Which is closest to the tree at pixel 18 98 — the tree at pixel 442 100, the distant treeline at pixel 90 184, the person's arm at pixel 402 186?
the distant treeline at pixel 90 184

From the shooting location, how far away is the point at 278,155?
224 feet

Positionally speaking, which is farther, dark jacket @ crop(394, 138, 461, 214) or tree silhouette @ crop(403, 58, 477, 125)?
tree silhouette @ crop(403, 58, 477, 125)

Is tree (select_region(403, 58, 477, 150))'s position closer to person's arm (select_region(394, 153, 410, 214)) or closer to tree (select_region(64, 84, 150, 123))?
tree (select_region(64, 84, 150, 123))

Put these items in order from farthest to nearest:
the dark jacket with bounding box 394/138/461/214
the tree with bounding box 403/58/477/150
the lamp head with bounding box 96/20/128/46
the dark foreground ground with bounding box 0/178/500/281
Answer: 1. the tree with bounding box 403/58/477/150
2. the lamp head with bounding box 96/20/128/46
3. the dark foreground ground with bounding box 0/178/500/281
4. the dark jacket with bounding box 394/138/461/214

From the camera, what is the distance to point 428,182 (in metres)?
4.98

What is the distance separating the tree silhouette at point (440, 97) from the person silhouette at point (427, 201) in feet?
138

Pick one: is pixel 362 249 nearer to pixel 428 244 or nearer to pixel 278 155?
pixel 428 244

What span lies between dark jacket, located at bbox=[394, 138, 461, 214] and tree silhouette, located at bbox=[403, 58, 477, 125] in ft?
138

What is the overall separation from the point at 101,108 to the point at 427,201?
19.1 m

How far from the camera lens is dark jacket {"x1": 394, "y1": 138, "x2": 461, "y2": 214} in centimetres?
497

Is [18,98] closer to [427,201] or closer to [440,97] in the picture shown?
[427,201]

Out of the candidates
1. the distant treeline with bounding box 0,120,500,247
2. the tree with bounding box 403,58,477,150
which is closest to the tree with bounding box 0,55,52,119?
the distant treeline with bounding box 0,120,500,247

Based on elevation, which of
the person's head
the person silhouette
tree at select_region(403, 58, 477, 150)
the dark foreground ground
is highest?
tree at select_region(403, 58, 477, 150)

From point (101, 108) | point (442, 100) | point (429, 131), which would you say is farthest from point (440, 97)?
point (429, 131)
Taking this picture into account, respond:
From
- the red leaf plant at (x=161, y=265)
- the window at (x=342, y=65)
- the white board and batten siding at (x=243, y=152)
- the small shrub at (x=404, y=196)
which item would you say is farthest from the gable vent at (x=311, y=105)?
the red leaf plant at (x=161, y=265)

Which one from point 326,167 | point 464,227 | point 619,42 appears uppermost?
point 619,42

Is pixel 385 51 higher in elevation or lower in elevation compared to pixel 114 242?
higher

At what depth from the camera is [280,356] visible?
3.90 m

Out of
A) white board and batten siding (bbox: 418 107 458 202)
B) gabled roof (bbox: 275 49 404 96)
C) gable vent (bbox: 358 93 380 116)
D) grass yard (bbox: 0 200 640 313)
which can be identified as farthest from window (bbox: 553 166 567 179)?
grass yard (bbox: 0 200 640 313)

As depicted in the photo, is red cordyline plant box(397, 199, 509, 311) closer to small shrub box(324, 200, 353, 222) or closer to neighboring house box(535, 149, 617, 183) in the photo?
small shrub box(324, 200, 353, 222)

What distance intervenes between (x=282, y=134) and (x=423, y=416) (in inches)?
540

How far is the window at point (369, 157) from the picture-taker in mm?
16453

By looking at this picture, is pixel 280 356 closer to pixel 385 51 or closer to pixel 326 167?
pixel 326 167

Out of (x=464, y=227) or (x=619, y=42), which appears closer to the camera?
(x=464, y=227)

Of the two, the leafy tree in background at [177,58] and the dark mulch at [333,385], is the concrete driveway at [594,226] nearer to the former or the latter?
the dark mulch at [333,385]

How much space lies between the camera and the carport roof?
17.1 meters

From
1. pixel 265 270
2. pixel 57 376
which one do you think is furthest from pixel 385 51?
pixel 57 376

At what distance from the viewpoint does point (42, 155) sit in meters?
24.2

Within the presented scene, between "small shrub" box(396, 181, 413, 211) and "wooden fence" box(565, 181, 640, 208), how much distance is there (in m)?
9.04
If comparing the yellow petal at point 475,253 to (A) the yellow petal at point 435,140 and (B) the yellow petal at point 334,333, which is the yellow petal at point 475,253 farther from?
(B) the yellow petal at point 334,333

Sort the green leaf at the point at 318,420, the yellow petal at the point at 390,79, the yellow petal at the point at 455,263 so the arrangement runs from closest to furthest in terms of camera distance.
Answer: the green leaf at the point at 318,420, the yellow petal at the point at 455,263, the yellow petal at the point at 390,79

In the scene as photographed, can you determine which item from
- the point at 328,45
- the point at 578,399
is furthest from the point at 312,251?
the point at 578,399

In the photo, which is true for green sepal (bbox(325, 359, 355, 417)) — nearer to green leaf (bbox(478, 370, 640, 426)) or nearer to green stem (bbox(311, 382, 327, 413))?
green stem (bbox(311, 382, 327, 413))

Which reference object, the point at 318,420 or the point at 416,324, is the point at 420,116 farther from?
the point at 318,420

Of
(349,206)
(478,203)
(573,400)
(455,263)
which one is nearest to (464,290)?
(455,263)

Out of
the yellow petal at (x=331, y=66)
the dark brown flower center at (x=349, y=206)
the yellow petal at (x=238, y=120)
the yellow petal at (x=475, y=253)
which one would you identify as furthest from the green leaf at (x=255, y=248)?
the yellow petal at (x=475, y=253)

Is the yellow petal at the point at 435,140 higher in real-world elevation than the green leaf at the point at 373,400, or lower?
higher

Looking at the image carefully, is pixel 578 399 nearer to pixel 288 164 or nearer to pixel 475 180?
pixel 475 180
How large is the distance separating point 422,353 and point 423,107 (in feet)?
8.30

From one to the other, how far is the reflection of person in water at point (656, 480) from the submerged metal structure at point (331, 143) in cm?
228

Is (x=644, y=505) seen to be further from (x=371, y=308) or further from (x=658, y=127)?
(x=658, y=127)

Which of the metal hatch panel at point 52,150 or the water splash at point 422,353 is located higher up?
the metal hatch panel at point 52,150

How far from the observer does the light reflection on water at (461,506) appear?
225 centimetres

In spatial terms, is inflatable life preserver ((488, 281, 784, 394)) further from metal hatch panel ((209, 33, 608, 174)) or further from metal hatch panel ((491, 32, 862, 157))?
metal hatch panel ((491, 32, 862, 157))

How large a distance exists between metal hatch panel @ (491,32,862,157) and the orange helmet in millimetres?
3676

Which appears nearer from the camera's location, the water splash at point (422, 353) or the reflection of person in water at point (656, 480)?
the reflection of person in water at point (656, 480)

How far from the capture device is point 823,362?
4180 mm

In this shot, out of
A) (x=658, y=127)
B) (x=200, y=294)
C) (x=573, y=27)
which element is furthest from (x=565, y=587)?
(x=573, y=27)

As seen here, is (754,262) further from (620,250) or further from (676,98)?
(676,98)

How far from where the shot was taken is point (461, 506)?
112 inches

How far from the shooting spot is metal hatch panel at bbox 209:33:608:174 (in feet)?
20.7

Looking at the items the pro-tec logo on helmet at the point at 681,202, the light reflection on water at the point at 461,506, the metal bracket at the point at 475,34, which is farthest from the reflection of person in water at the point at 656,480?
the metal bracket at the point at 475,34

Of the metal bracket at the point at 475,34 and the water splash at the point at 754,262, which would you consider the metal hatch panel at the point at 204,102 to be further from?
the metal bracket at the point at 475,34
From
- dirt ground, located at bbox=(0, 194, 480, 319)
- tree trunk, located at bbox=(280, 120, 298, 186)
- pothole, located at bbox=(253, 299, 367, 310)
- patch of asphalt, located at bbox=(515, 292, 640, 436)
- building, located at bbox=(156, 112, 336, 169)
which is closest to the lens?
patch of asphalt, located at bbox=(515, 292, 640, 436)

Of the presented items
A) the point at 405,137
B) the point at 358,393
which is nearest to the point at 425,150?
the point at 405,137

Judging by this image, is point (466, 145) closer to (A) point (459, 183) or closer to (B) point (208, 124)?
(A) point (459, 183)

* * * * *

■ GOAL: Could you recast the stretch above, from the line containing "In this shot, out of" through the end of the records, as a numbered list with one item per line and the blank lines left out?

■ RESPONSE TO THE TASK:
1. In this shot, out of
2. A) (x=658, y=127)
3. B) (x=200, y=294)
4. C) (x=573, y=27)
5. which element is furthest from (x=565, y=587)?
6. (x=573, y=27)
7. As seen here, is (754,262) further from (620,250) or further from (676,98)?
8. (676,98)
9. How far from where the shot was taken is point (461, 506)?
10. 112 inches
11. How far from the shooting spot is metal hatch panel at bbox 209:33:608:174 (in feet)?
12. 20.7
13. Looking at the items the pro-tec logo on helmet at the point at 681,202, the light reflection on water at the point at 461,506, the metal bracket at the point at 475,34, which is farthest from the reflection of person in water at the point at 656,480?
14. the metal bracket at the point at 475,34
15. Of the metal bracket at the point at 475,34 and the water splash at the point at 754,262, which would you consider the metal hatch panel at the point at 204,102 to be further from?
16. the metal bracket at the point at 475,34
17. From
18. - dirt ground, located at bbox=(0, 194, 480, 319)
19. - tree trunk, located at bbox=(280, 120, 298, 186)
20. - pothole, located at bbox=(253, 299, 367, 310)
21. - patch of asphalt, located at bbox=(515, 292, 640, 436)
22. - building, located at bbox=(156, 112, 336, 169)
23. which is closest to the lens?
24. patch of asphalt, located at bbox=(515, 292, 640, 436)
25. Of the presented items
26. A) the point at 405,137
27. B) the point at 358,393
28. which is nearest to the point at 425,150?
29. the point at 405,137
30. Judging by this image, is point (466, 145) closer to (A) point (459, 183) or closer to (B) point (208, 124)?
31. (A) point (459, 183)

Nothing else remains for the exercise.